Une Guadeloupéenne au tribunal pour avoir tué sa compagne sur fond de sorcellerie vaudoue

Un dossier sur un bureau d'un tribunal. Image d'illustration.
Christy Daupin est accusée d'avoir organisé l'assassinat de sa femme en 2019. Persuadée que sa compagne était sous l'emprise d'un sort et qu'elle voulait s'en prendre à ses enfants, l'accusée serait passée à l'acte sur les conseils d'une sorcière installée à Haïti.

Sylvia G., mère de deux jeunes enfants et employée d'une enseigne de bricolage, avait été tuée le 23 mars 2019 dans le sous-sol de son immeuble à Paris, lors d'un véritable "guet-apens" selon l'accusation, d'une "séance de désenvoûtement qui a mal tourné", selon l'une des accusées. Son ex-compagne d'origine guadeloupéenne, la nouvelle petite amie de cette dernière et l'un de ses amis seront jugés à partir de mardi devant la cour d'assises de Paris pour son assassinat.

Le corps de la victime avait été découvert le 24 avril 2019 dans un sous-bois à Villiers-Adam (Val-d'Oise), dissimulé sous une palette et des branchages, un mois après que sa mère avait signalé sa disparition. Les enquêteurs se sont rapidement intéressés aux tensions qui existaient dans le couple qu'elle formait avec Christy Daupin, sa compagne née à Pointe-à-Pitre.
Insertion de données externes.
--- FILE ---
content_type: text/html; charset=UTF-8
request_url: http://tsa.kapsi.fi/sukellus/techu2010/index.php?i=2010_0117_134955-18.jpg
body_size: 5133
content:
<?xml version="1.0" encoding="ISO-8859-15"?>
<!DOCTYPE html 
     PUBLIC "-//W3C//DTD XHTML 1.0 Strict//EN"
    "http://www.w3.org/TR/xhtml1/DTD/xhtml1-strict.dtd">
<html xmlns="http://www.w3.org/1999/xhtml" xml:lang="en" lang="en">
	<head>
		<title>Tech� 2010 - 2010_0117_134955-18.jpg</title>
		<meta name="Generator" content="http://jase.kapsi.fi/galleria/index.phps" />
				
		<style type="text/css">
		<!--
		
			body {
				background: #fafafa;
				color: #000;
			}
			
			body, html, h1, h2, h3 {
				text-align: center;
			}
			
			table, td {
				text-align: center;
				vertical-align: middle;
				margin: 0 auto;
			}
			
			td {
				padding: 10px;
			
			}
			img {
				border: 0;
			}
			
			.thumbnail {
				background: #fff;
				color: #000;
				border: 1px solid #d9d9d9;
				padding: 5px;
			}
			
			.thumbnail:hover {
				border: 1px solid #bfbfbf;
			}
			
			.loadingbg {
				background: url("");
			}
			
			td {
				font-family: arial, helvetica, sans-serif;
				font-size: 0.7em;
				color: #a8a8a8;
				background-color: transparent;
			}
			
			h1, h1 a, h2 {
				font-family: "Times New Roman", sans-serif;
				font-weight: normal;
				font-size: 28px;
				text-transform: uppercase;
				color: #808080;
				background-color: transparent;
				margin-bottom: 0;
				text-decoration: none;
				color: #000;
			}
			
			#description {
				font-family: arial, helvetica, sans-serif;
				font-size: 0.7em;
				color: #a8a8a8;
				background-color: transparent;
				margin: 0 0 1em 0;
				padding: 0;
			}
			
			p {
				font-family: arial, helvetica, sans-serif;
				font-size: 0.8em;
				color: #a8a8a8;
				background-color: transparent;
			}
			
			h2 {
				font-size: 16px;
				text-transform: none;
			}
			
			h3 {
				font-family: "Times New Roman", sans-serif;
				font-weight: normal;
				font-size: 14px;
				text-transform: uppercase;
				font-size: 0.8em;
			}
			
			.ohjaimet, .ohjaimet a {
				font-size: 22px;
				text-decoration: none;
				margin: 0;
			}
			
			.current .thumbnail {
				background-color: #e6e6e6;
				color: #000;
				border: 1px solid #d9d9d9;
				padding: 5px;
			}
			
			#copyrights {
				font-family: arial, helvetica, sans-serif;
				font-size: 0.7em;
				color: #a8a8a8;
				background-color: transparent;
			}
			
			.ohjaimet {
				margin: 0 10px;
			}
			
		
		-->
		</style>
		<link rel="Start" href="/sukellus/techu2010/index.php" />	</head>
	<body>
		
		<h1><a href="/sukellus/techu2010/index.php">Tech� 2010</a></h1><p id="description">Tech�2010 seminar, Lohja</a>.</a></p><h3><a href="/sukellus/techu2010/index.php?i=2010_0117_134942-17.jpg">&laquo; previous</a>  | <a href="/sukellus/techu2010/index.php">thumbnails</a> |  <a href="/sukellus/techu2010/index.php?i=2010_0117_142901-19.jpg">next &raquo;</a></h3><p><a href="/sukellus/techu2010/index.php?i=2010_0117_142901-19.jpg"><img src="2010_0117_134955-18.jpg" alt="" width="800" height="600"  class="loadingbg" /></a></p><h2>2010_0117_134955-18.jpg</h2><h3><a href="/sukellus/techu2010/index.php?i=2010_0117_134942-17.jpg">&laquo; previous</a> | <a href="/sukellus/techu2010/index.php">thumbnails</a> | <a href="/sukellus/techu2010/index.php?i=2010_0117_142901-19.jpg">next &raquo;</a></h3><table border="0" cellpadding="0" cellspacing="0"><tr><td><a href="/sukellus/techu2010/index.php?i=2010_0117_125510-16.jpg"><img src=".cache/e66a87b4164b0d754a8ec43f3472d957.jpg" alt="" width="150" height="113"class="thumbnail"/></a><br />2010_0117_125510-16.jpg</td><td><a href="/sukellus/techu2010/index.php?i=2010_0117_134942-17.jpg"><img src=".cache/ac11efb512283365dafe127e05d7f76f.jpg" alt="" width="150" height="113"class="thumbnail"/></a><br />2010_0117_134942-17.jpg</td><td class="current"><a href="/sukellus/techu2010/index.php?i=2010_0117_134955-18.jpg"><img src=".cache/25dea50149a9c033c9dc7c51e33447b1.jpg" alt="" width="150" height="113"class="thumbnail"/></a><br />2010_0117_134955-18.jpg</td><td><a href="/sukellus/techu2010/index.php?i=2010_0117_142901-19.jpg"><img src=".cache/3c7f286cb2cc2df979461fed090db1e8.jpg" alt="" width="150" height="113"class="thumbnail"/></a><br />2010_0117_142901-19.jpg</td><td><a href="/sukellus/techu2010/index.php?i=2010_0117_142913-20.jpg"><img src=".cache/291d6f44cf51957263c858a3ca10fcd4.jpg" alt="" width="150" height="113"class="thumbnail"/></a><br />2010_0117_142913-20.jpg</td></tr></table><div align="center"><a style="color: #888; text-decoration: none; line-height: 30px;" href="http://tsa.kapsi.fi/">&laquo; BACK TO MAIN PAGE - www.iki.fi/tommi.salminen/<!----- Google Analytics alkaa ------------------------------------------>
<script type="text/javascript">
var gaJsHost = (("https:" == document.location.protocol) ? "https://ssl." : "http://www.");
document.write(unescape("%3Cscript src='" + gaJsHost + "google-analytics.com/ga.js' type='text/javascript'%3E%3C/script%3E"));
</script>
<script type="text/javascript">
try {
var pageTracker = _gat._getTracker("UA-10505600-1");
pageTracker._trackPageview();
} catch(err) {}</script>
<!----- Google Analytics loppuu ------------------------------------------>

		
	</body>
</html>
Mariées en 2014, les deux femmes vivaient sous le même toit mais étaient, dans les faits, séparées depuis un an.

Sylvia avait donné naissance à des jumeaux en 2013, et une procédure d'adoption avait été lancée au bénéfice de son épouse. Mais la victime avait confié à ses proches peu avant sa mort ne plus vouloir que Christy puisse exercer des droits sur les enfants. Plusieurs témoignages faisaient état de violences verbales et parfois physiques, et de menaces de mort proférées par Christy Daupin qui suspectait, selon l'accusation, son épouse d'avoir été envoûtée par sa nouvelle petite amie.

Selon l'enquête, un de ses coaccusés, Iven Webster, cuisinier d'origine haïtienne, l'avait mise en contact courant 2018 avec une "prêtresse vaudoue" vivant en Haïti. De nombreux appels téléphoniques et envois d'argent vers l'île des Caraïbes ont été mis en évidence.
Christy Daupin s'était rapidement imprégnée de cette croyance et persuadée que Sylvia, sous l'emprise d'un sort, voulait la tuer, "vendre l'âme de leurs enfants", voire vendre les organes des jumeaux.
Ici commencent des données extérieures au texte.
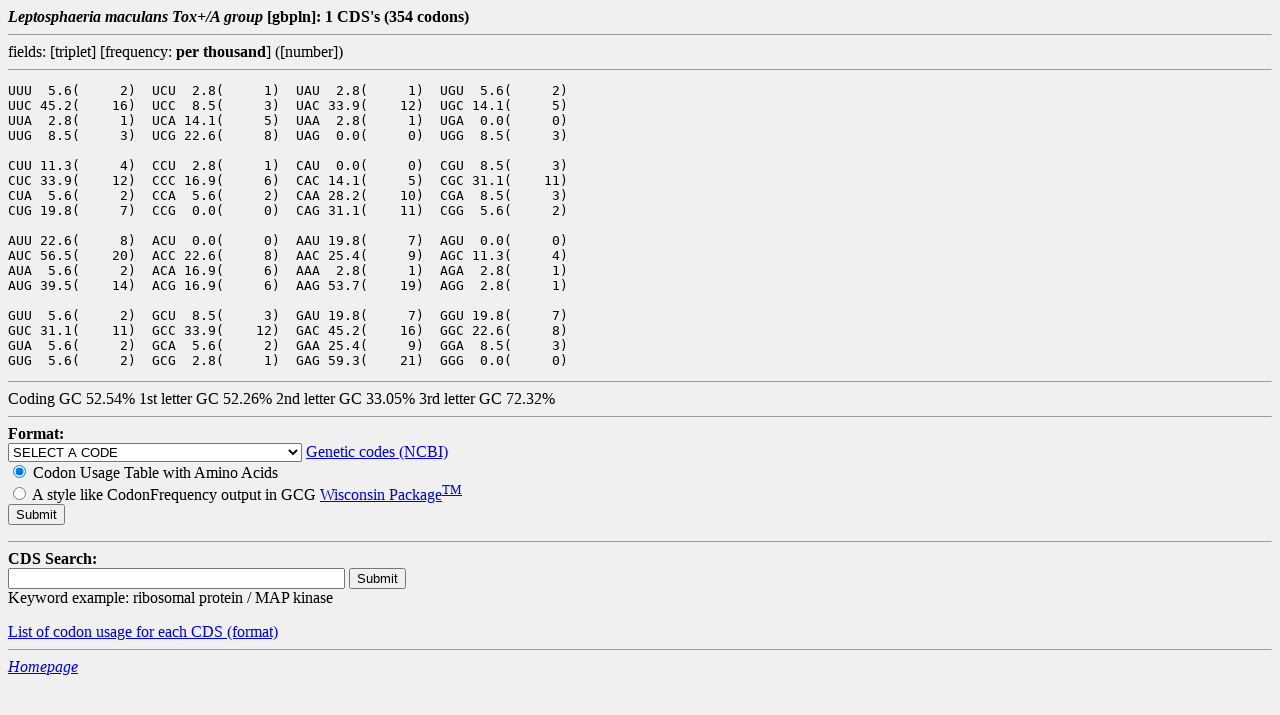

--- FILE ---
content_type: text/html
request_url: http://www.kazusa.or.jp/codon/cgi-bin/showcodon.cgi?species=143996
body_size: 4004
content:
<HTML>
<HEAD>
<META HTTP-EQUIV="Content-Type" CONTENT="text/html; charset=iso-8859-1">
<TITLE>Codon usage table</TITLE>
</HEAD>

<BODY BGCOLOR="#F0F0F0">
<STRONG><i>Leptosphaeria maculans Tox+/A group </i>[gbpln]: 1 CDS's (354 codons)</STRONG>

<HR ALIGN="LEFT" SIZE=1>

fields: [triplet] [frequency: <STRONG>per thousand</STRONG>] ([number])
<HR ALIGN="LEFT" SIZE=1>
<PRE>
UUU  5.6(     2)  UCU  2.8(     1)  UAU  2.8(     1)  UGU  5.6(     2)
UUC 45.2(    16)  UCC  8.5(     3)  UAC 33.9(    12)  UGC 14.1(     5)
UUA  2.8(     1)  UCA 14.1(     5)  UAA  2.8(     1)  UGA  0.0(     0)
UUG  8.5(     3)  UCG 22.6(     8)  UAG  0.0(     0)  UGG  8.5(     3)

CUU 11.3(     4)  CCU  2.8(     1)  CAU  0.0(     0)  CGU  8.5(     3)
CUC 33.9(    12)  CCC 16.9(     6)  CAC 14.1(     5)  CGC 31.1(    11)
CUA  5.6(     2)  CCA  5.6(     2)  CAA 28.2(    10)  CGA  8.5(     3)
CUG 19.8(     7)  CCG  0.0(     0)  CAG 31.1(    11)  CGG  5.6(     2)

AUU 22.6(     8)  ACU  0.0(     0)  AAU 19.8(     7)  AGU  0.0(     0)
AUC 56.5(    20)  ACC 22.6(     8)  AAC 25.4(     9)  AGC 11.3(     4)
AUA  5.6(     2)  ACA 16.9(     6)  AAA  2.8(     1)  AGA  2.8(     1)
AUG 39.5(    14)  ACG 16.9(     6)  AAG 53.7(    19)  AGG  2.8(     1)

GUU  5.6(     2)  GCU  8.5(     3)  GAU 19.8(     7)  GGU 19.8(     7)
GUC 31.1(    11)  GCC 33.9(    12)  GAC 45.2(    16)  GGC 22.6(     8)
GUA  5.6(     2)  GCA  5.6(     2)  GAA 25.4(     9)  GGA  8.5(     3)
GUG  5.6(     2)  GCG  2.8(     1)  GAG 59.3(    21)  GGG  0.0(     0)
</PRE>
<HR ALIGN="LEFT" SIZE=1>
Coding GC 52.54%
1st letter GC 52.26%
2nd letter GC 33.05%
3rd letter GC 72.32%<BR>


<HR ALIGN="LEFT" SIZE=1>

<FORM ACTION="./showcodon.cgi" METHOD="GET">

<STRONG>Format:</STRONG><BR>

<!-- INPUT TYPE="HIDDEN" NAME="species" VALUE="Leptosphaeria maculans Tox+/A group [gbpln]" -->
<INPUT TYPE="HIDDEN" NAME="species" VALUE="143996">

<SELECT NAME="aa">
<OPTION SELECTED>SELECT A CODE
<OPTION VALUE="1">1: Standard
<OPTION VALUE="2">2: Vertebrate Mitochondrial
<OPTION VALUE="3">3: Yeast Mitochondrial
<OPTION VALUE="4">4: Mold, Protozoan, Coelenterate Mitochondrial
<OPTION VALUE="4">(4:)	and Mycoplasma/Spiroplasma
<OPTION VALUE="5">5: Invertebrate Mitochondrial
<OPTION VALUE="6">6: Ciliate Macronuclear and Dasycladacean
<OPTION VALUE="9">9: Echinoderm Mitochondrial
<OPTION VALUE="10">10: Alternative Ciliate Macronuclear
<OPTION VALUE="11">11: Eubacterial
<OPTION VALUE="12">12: Alternative Yeast
<OPTION VALUE="13">13: Ascidian Mitochondrial
<OPTION VALUE="14">14: Flatworm Mitochondrial
<OPTION VALUE="15">15: Blepharisma Nuclear Code
</SELECT>

<A HREF = "http://www3.ncbi.nlm.nih.gov/htbin-post/Taxonomy/wprintgc?mode=t">
Genetic codes (NCBI)</A>

<BR>

<INPUT TYPE="radio" NAME="style" VALUE="N" CHECKED>
<!-- INPUT TYPE="hidden" NAME="style" VALUE="N" -->
Codon Usage Table with Amino Acids
<BR>

<INPUT TYPE="radio" NAME="style" VALUE="GCG">
A style like CodonFrequency output in GCG <A HREF="http://www.gcg.com/products/software.html">Wisconsin Package<SUP>TM</SUP></A>

<BR>

<!-- INPUT TYPE="radio" NAME="style" VALUE="BT")Back translation (comming soon)
(BR)
(TEXTAREA NAME="aa_src" ROWS="2" COLS="60")(/TEXTAREA)
(P -->
<INPUT TYPE=SUBMIT VALUE="Submit">
</FORM>

<HR ALIGN="LEFT" SIZE=1>

<FORM ACTION="srchcds.cgi" METHOD="POST">

<STRONG>CDS Search:</STRONG><BR>

<INPUT SIZE="40" TYPE="TEXT" NAME="key">
<INPUT TYPE=SUBMIT VALUE="Submit">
Un assassinat "recommandé" par une sorcière vaudoue

Plusieurs témoignages attestent qu'elle avait développé un comportement paranoïaque et installé un logiciel espion sur le téléphone de son épouse. Selon l'accusation, l'assassinat de Sylvia G. s'est produit dans la soirée du 23 au 24 mars 2019 en présence de Christy Daupin, de sa nouvelle relation amoureuse, Sabrina Moreau, et d'Iven Webster. Pendant l'enquête, les trois accusés ont varié sur leur rôle et sur l'enchaînement des faits qui ont conduit à la mort de la victime, dont les causes n'ont pas pu être identifiées par l'autopsie.

Seule Sabrina Moreau reconnaît l'intention homicide, expliquant lors de l'instruction que la "sorcière vaudoue" avait convaincu Christy de la nécessité d'éliminer Sylvia et déterminé la répartition des rôles de chacun le soir des faits. Quatre ans après, la famille de Sylvia G. "espère que le moment de l'audience sera propice à une clarification et à une prise de responsabilité" de la part des accusés, a expliqué à l'AFP Maxime Cessieux, avocat de la mère et des sœurs de la victime.
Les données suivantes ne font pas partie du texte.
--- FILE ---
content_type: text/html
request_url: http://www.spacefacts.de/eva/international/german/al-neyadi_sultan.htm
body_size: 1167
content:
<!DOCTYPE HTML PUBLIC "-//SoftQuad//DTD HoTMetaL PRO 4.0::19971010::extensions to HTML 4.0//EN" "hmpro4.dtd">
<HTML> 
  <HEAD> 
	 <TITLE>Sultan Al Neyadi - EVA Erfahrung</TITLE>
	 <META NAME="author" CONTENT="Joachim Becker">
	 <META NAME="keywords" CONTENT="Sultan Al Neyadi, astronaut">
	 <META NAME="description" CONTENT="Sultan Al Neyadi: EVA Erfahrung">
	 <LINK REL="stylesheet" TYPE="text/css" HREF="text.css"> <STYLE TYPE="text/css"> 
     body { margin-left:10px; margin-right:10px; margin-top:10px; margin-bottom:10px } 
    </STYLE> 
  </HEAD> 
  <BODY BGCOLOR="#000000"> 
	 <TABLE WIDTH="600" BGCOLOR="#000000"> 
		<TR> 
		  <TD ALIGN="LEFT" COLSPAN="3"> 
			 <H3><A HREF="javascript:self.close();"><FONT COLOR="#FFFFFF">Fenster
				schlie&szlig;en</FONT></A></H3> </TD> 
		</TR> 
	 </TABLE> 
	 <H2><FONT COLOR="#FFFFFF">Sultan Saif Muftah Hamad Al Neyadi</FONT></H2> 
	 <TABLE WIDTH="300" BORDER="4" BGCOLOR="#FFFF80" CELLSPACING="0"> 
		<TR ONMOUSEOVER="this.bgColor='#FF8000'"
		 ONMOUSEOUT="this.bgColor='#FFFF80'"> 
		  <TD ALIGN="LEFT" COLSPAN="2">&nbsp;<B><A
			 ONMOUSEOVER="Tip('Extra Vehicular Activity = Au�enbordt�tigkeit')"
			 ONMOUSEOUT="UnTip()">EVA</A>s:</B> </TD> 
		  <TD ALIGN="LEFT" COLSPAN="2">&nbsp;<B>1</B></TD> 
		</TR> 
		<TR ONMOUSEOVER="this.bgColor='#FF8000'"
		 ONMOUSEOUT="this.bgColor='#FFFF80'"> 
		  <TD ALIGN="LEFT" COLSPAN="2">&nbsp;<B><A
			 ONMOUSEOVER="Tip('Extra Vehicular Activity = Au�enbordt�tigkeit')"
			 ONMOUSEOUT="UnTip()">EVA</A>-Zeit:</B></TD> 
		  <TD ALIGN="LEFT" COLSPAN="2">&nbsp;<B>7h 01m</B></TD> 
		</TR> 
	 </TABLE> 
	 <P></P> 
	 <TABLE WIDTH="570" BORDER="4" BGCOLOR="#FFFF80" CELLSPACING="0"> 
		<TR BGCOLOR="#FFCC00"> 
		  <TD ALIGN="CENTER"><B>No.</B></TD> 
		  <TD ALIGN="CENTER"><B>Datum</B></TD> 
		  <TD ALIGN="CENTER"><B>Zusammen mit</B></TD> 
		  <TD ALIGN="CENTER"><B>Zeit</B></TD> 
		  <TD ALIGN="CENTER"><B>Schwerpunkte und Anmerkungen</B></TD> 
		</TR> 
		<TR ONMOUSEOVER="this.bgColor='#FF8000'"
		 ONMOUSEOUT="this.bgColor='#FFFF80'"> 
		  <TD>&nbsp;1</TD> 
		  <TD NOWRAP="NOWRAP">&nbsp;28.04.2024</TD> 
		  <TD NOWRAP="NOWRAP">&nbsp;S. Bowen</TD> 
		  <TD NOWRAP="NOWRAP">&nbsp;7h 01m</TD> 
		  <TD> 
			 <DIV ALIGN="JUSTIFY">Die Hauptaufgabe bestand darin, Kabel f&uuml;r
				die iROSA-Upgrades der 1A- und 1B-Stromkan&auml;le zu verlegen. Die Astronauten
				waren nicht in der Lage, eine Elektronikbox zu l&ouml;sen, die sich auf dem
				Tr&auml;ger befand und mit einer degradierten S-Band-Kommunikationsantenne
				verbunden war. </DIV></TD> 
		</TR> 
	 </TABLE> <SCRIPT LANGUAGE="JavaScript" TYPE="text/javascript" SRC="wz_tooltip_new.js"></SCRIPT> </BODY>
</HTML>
Une clarification également souhaitée par Serge Portelli, l'avocat de Christy Daupin, qui souhaite "qu'on essaie de savoir ce qui s'est passé, de déterminer le rôle de chacun". Surtout, il regrette que l'enquête ne se soit pas davantage intéressée au "rôle déterminant" de la femme haïtienne avec qui les accusés étaient en contact et qui avait, selon lui, une réelle "emprise" sur leur vie durant l'année qui a précédé le meurtre. "Complice de ce qui s'est passé, elle sera absente" au procès, déplore-t-il.

La juge d'instruction n'a pas donné suite à sa demande d'investigations pour identifier et entendre cette femme, au vu de la très difficile coopération judiciaire avec Haïti, gangrénée par la violence des gangs. Les trois accusés, en détention provisoire depuis novembre 2019, encourent la réclusion criminelle à perpétuité. Le procès devait initialement se tenir en octobre 2022, mais il avait été renvoyé en raison de l'indisponibilité pour raisons médicales d'une avocate de la défense.